The surviving section of wall is immediately south of the site of St Benedict's Gate. It is just under 37 metres long, stands to a maximum height of 4.6 metres and has a maximum thickness of 1.8 metres. The ground here rises up Grapes Hill and the south end of the wall is nearly 4 metres above the level of the road at the site of the gate. [1] There is no surviving evidence to show that this section had an arcade on the inner side. The top of the wall and the wall walk was presumably ramped or stepped and the slope makes arches on the inner side of the wall on this section unlikely. The top of the wall is now rounded and at no point is there evidence to mark the position and width of the wall walk.

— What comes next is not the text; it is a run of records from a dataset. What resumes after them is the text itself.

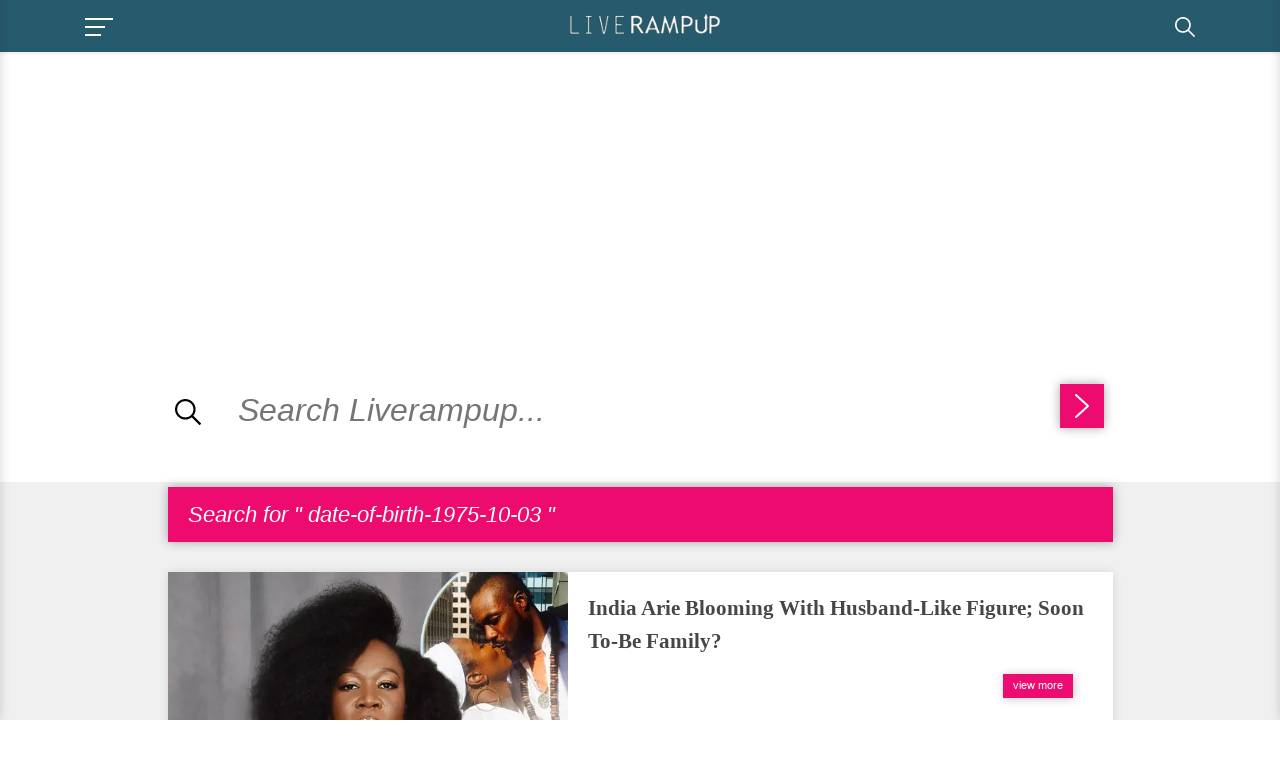

--- FILE ---
content_type: text/html; charset=utf-8
request_url: https://www.google.com/recaptcha/api2/aframe
body_size: 255
content:
<!DOCTYPE HTML><html><head><meta http-equiv="content-type" content="text/html; charset=UTF-8"></head><body><script nonce="sd0duaiaSurYEIFz4s_F7g">/** Anti-fraud and anti-abuse applications only. See google.com/recaptcha */ try{var clients={'sodar':'https://pagead2.googlesyndication.com/pagead/sodar?'};window.addEventListener("message",function(a){try{if(a.source===window.parent){var b=JSON.parse(a.data);var c=clients[b['id']];if(c){var d=document.createElement('img');d.src=c+b['params']+'&rc='+(localStorage.getItem("rc::a")?sessionStorage.getItem("rc::b"):"");window.document.body.appendChild(d);sessionStorage.setItem("rc::e",parseInt(sessionStorage.getItem("rc::e")||0)+1);localStorage.setItem("rc::h",'1768351540528');}}}catch(b){}});window.parent.postMessage("_grecaptcha_ready", "*");}catch(b){}</script></body></html>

On the west or outer side of the wall at the north end are the remains of two loops 6.4 metres apart and towards the centre of the wall, and at a higher level, a group of bricks that may be a third loop.

The east or inner side of the wall retains evidence of the buildings that were constructed hard against both sides of the wall in the late 18th and 19th centuries. When these houses were demolished a large area of the face of the wall was lost.

At the south end of this section there was an intermediate tower. Collins states that this tower was demolished in 1876 but part of a broad inner arch survived until the 1950s though nothing is visible now above ground.

Between 1951 and 1953 archaeological excavations were carried out on the site of St Benedict's Gate and the wall on either side. A trench was cut across the line of the outer ditch on the west side of this section of wall where the full profile of the ditch was uncovered.